Collection entries:
┌────────

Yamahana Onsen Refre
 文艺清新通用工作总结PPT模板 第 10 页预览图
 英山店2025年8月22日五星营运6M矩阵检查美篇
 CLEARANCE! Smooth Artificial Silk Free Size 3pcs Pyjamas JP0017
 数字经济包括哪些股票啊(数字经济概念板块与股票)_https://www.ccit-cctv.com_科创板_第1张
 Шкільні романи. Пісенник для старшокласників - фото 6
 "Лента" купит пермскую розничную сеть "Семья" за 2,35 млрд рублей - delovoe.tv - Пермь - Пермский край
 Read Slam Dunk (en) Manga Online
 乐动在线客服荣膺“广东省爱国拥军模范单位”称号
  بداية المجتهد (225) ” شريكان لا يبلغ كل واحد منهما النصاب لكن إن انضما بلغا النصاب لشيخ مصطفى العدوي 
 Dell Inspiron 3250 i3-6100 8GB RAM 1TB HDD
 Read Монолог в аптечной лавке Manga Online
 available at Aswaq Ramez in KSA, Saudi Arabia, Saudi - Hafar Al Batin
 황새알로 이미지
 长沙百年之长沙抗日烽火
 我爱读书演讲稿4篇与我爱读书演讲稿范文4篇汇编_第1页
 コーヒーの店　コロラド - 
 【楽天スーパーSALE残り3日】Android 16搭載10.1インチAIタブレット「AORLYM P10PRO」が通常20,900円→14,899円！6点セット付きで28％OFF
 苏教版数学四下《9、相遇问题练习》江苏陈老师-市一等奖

└────────

#### [TASK TO COMPLETE]
Rewrite the records above, substituting "Comics Online" for "Manga Online" wherever it occurs and leaving everything else as it is.

#### [TASK OUTPUT]
Yamahana Onsen Refre
 文艺清新通用工作总结PPT模板 第 10 页预览图
 英山店2025年8月22日五星营运6M矩阵检查美篇
 CLEARANCE! Smooth Artificial Silk Free Size 3pcs Pyjamas JP0017
 数字经济包括哪些股票啊(数字经济概念板块与股票)_https://www.ccit-cctv.com_科创板_第1张
 Шкільні романи. Пісенник для старшокласників - фото 6
 "Лента" купит пермскую розничную сеть "Семья" за 2,35 млрд рублей - delovoe.tv - Пермь - Пермский край
 Read Slam Dunk (en) Comics Online
 乐动在线客服荣膺“广东省爱国拥军模范单位”称号
  بداية المجتهد (225) ” شريكان لا يبلغ كل واحد منهما النصاب لكن إن انضما بلغا النصاب لشيخ مصطفى العدوي 
 Dell Inspiron 3250 i3-6100 8GB RAM 1TB HDD
 Read Монолог в аптечной лавке Comics Online
 available at Aswaq Ramez in KSA, Saudi Arabia, Saudi - Hafar Al Batin
 황새알로 이미지
 长沙百年之长沙抗日烽火
 我爱读书演讲稿4篇与我爱读书演讲稿范文4篇汇编_第1页
 コーヒーの店　コロラド - 
 【楽天スーパーSALE残り3日】Android 16搭載10.1インチAIタブレット「AORLYM P10PRO」が通常20,900円→14,899円！6点セット付きで28％OFF
 苏教版数学四下《9、相遇问题练习》江苏陈老师-市一等奖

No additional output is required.